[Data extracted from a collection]
Start of Block

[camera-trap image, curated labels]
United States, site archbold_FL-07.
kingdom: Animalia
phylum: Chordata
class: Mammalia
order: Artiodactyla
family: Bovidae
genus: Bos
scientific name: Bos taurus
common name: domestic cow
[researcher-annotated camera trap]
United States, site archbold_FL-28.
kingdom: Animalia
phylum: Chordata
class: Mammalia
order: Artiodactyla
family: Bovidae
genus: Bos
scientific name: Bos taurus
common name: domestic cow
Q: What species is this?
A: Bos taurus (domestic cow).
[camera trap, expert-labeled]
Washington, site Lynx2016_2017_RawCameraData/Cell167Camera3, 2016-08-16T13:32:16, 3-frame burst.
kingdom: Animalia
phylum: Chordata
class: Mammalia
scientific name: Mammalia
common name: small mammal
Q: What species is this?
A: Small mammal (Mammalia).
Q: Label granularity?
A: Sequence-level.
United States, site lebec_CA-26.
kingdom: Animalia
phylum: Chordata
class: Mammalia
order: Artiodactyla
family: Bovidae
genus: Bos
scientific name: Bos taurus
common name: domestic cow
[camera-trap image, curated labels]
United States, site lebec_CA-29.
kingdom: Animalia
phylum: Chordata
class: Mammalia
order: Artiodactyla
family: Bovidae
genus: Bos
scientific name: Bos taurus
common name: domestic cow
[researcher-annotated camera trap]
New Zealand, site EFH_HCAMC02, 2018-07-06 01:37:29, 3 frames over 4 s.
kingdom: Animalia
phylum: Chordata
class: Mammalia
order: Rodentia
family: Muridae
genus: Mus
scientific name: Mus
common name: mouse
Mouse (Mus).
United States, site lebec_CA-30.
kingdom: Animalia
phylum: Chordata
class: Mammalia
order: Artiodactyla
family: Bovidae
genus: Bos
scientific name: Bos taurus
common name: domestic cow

End of Block

*Task objective*
Write the data out again. Match it exactly.

*Reply to the task*
[camera-trap image, curated labels]
United States, site archbold_FL-07.
kingdom: Animalia
phylum: Chordata
class: Mammalia
order: Artiodactyla
family: Bovidae
genus: Bos
scientific name: Bos taurus
common name: domestic cow
[researcher-annotated camera trap]
United States, site archbold_FL-28.
kingdom: Animalia
phylum: Chordata
class: Mammalia
order: Artiodactyla
family: Bovidae
genus: Bos
scientific name: Bos taurus
common name: domestic cow
Q: What species is this?
A: Bos taurus (domestic cow).
[camera trap, expert-labeled]
Washington, site Lynx2016_2017_RawCameraData/Cell167Camera3, 2016-08-16T13:32:16, 3-frame burst.
kingdom: Animalia
phylum: Chordata
class: Mammalia
scientific name: Mammalia
common name: small mammal
Q: What species is this?
A: Small mammal (Mammalia).
Q: Label granularity?
A: Sequence-level.
United States, site lebec_CA-26.
kingdom: Animalia
phylum: Chordata
class: Mammalia
order: Artiodactyla
family: Bovidae
genus: Bos
scientific name: Bos taurus
common name: domestic cow
[camera-trap image, curated labels]
United States, site lebec_CA-29.
kingdom: Animalia
phylum: Chordata
class: Mammalia
order: Artiodactyla
family: Bovidae
genus: Bos
scientific name: Bos taurus
common name: domestic cow
[researcher-annotated camera trap]
New Zealand, site EFH_HCAMC02, 2018-07-06 01:37:29, 3 frames over 4 s.
kingdom: Animalia
phylum: Chordata
class: Mammalia
order: Rodentia
family: Muridae
genus: Mus
scientific name: Mus
common name: mouse
Mouse (Mus).
United States, site lebec_CA-30.
kingdom: Animalia
phylum: Chordata
class: Mammalia
order: Artiodactyla
family: Bovidae
genus: Bos
scientific name: Bos taurus
common name: domestic cow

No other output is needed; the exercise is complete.